* [Passage given]
[BEGIN]

The Smartest Basketball Mind Outside the NBA

Ben Falk is a lot of things: a Hinkie disciple, a 29-year-old basketball savant, an observant Orthodox Jew and the creator of one of the best basketball sites on the Internet. Is he content being the smartest man outside the NBA?
Courtesy of Kubica & Nguyen/MIT Sloan

When Ben Falk first conceived Cleaning the Glass, the NBA site he launched last year, he tried to balance hope and realism. Hope: that basketball fans like him might find the site interesting enough to pay for; realism regarding how many other such humans actually exist.

Falk, who is 29 but looks younger, is many things—a former front office executive for the Blazers and the Hinkie-era Sixers, an observant Orthodox Jew, and someone who, in the ninth grade, designed, programmed, and launched his own fantasy basketball game, building in rewards for defense, teamwork and other traditionally overlooked elements. He is the type of person who enjoys an hour-long conversation about, say, the offensive rebounding rate and technique of Steven Adams but has little interest in a subjective, ill-defined debate such as who should win this year’s MVP award. He reads deeply in science, history, and fiction, is proficient in graphic design, and once interned at National Institute of Health. His nicknames include “Brain” and “Wiz,” for reasons I probably don’t need to explain at this point.

[END]

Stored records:

[BEGIN]

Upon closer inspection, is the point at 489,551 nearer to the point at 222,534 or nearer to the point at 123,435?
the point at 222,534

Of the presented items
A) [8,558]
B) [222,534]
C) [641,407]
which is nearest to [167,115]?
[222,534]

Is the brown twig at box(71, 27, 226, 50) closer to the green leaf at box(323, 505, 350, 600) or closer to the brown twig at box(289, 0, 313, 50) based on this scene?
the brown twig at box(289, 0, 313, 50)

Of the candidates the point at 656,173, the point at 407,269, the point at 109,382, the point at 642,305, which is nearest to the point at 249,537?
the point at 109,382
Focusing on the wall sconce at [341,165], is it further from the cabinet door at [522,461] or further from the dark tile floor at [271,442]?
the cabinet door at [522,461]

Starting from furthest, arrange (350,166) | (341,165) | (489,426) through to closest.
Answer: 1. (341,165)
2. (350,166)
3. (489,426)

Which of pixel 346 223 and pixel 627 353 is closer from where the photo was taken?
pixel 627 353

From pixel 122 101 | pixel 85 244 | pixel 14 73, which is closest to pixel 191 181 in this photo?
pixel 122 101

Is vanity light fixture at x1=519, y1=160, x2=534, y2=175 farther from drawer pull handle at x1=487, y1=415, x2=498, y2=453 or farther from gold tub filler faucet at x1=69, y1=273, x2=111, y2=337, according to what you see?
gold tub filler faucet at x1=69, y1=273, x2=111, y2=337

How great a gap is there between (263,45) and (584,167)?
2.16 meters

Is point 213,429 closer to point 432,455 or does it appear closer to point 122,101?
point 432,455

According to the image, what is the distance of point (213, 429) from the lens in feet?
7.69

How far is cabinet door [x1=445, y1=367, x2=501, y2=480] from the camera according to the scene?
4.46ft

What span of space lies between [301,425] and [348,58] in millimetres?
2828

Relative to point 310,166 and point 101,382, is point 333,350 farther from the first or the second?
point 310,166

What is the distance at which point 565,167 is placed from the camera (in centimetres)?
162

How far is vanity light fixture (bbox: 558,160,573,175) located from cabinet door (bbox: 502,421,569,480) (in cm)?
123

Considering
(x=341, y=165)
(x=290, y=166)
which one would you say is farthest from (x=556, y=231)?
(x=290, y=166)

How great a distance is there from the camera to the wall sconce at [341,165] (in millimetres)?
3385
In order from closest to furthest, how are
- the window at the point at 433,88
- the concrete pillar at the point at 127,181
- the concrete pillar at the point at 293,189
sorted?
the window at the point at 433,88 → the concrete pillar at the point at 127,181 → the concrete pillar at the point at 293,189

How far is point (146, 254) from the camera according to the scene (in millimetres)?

[END]

Answer these questions using the article on Ben Falk.
(a) What is the name of the NBA site Falk launched last year?
(b) For which two teams did Falk work as a front office executive?
(c) What are Falk's nicknames?
This listing has no connection to the article on Ben Falk.

(a) Cleaning the Glass
(b) The Blazers and the Hinkie-era Sixers
(c) "Brain" and "Wiz"